I live and work
downtown. It's not San Francisco, it's not Manhattan. But it is
downtown, and that's saying something. It comes up in conversation
occasionally: “what part of town do you live,” “what
neighborhood is yours?” See, here in Portland, Oregon, people are
not only very proud of where they live, but their neighborhood gives
them a sense of identity. “I live downtown,” I say. In short, I
live exactly 13 blocks from where I sleep and I generally do not
stray far. “Wow,” is the general response. “How exciting.”
Truth is, I've
always lived downtown. Here, Denver, Mexico City, Tucson and my
brief tenure in New Orleans. I've always preferred to walk wherever
I go. So, downtown is convenient rather than exciting. In the past,
it was cheaper to live downtown.
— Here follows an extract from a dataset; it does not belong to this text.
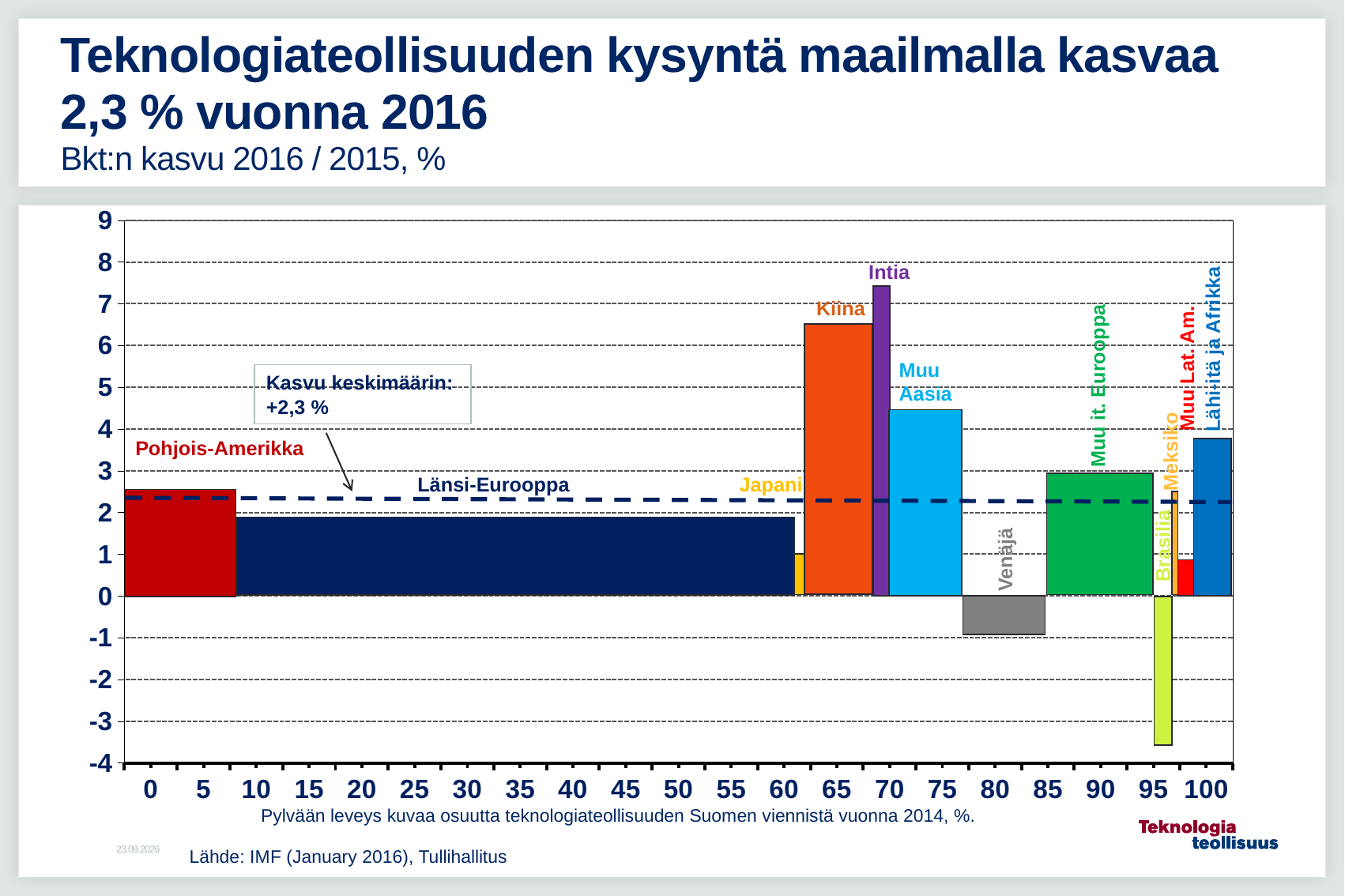
Is the value for Kiina greater or less than 6? greater Is the value for Intia greater or less than 7? greater How many regions (bars) are shown in the chart? 12 Which has the larger value, Kiina or Muu Aasia? Kiina Which region has the lowest GDP growth in the chart? Brasilia What kind of chart is shown on the slide? bar chart Which region has the highest GDP growth in the chart? Intia Is the value for Brasilia greater or less than -3? less What is the subtitle describing the measure plotted in the chart? Bkt:n kasvu 2016 / 2015, % What average growth value is shown in the annotation box on the chart? +2,3 %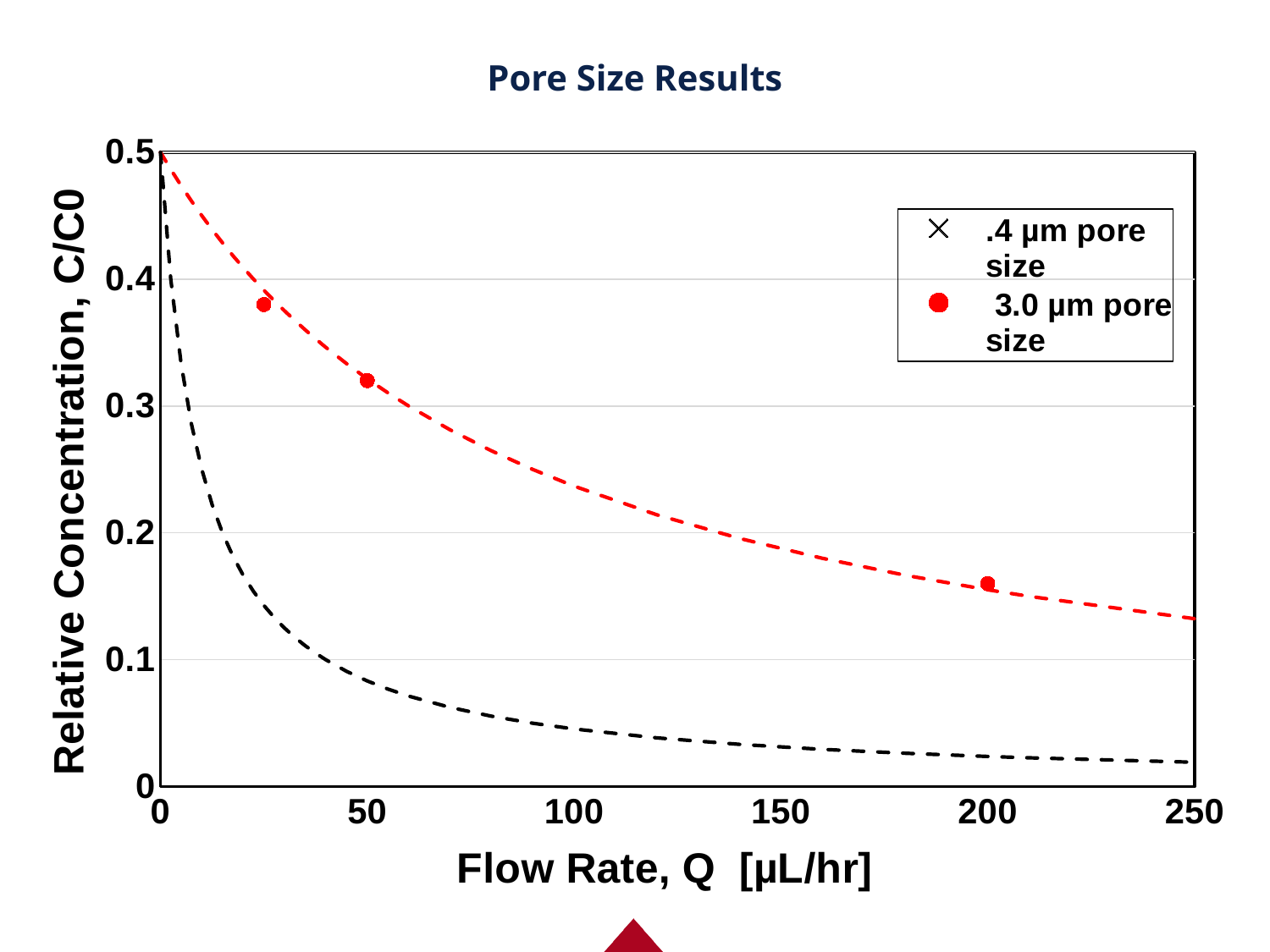
What kind of chart is shown on the slide? Scatter chart Is the relative concentration for the 3.0 µm pore size at a flow rate of 200 µL/hr greater or less than 0.2? less Is the .4 µm pore size dashed curve at a flow rate of 100 µL/hr greater or less than 0.1? less What is the title of the chart? Pore Size Results What is the label of the x axis? Flow Rate, Q [µL/hr] Which series has the lowest relative concentration at a flow rate of 250 µL/hr? .4 µm pore size How many red data points are plotted for the 3.0 µm pore size series? 3 Is the relative concentration for the 3.0 µm pore size at a flow rate of 50 µL/hr greater or less than 0.4? less How many series does the legend list? 2 Does the relative concentration for the 3.0 µm pore size rise or fall as flow rate increases? Fall Which series has the higher relative concentration at a flow rate of 100 µL/hr, the .4 µm pore size or the 3.0 µm pore size? 3.0 µm pore size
This is not the case anymore. In
fact, where we live now costs more than any place I've lived before.
High rent downtown. But I can walk everywhere.
Portland Building: a great place to camp |
Although I live in
a new building, the surrounding area is in flux. This part of
downtown was great when new and is now becoming slightly fallow.
It's not urban decay yet, but it is on the fast track. This along
with the massive homeless population really makes it seem like skid
row is quickly becoming the standard. It's even worse now that the
summer is coming on.
We have a camping
ban in Portland. That's right, the city does not allow “camping”
within city limits. Yet, there has been an encampment in front of
city hall for years. Somehow, being without home in Portland is
supposed to be a lofty goal and a reasonable ambition. I digress,
but the dichotomy of the place is really interesting. Moreover, my
place within all of it is interesting too. I live in an expensive
building and I work in a very expensive restaurant. I see wealth on
either side of my commute, but the commute itself is paltry,
impoverished, bordering on the absurd to say the least.
How do you expect
this to treat a writer? I mean, living in the thick of it like this?
Peter Benchley's book Jaws
had very little to do with the fish. It was all about class and
class warfare. John Steinbeck's Cannery Row
kind of romanticized homelessness with Mack and the boys. A writer
does use their surroundings as setting. It's a case of “write what
you know.” And if you don't believe me, I can tell you a great
deal about Haruki Murakami's Tokyo neighborhoods because he describes
them in great detail in every novel.
What
about the shutterbug? After all, this has been a conversation about
photography just as much as it has been about writing. What do you
think a camera can record? I find a great deal of beauty in urban
decay. For some reason, I kind of find beauty in the passed out, or
possibly dead, heroin junkies. It's the world that I live in. And
oddly enough, when I get to the restaurant, there is a certain level
of beauty in it too.
Wine decanter at Portland City Grill |
So,
I've been snapping photographs. I've been recording, in black and
white, images that will remain the same when my memory of the day
fades, warps and become nostalgia. Even if I'm not writing about the
neighborhood now, some day I might. If a picture is worth a thousand
words, is a thousand words with one picture?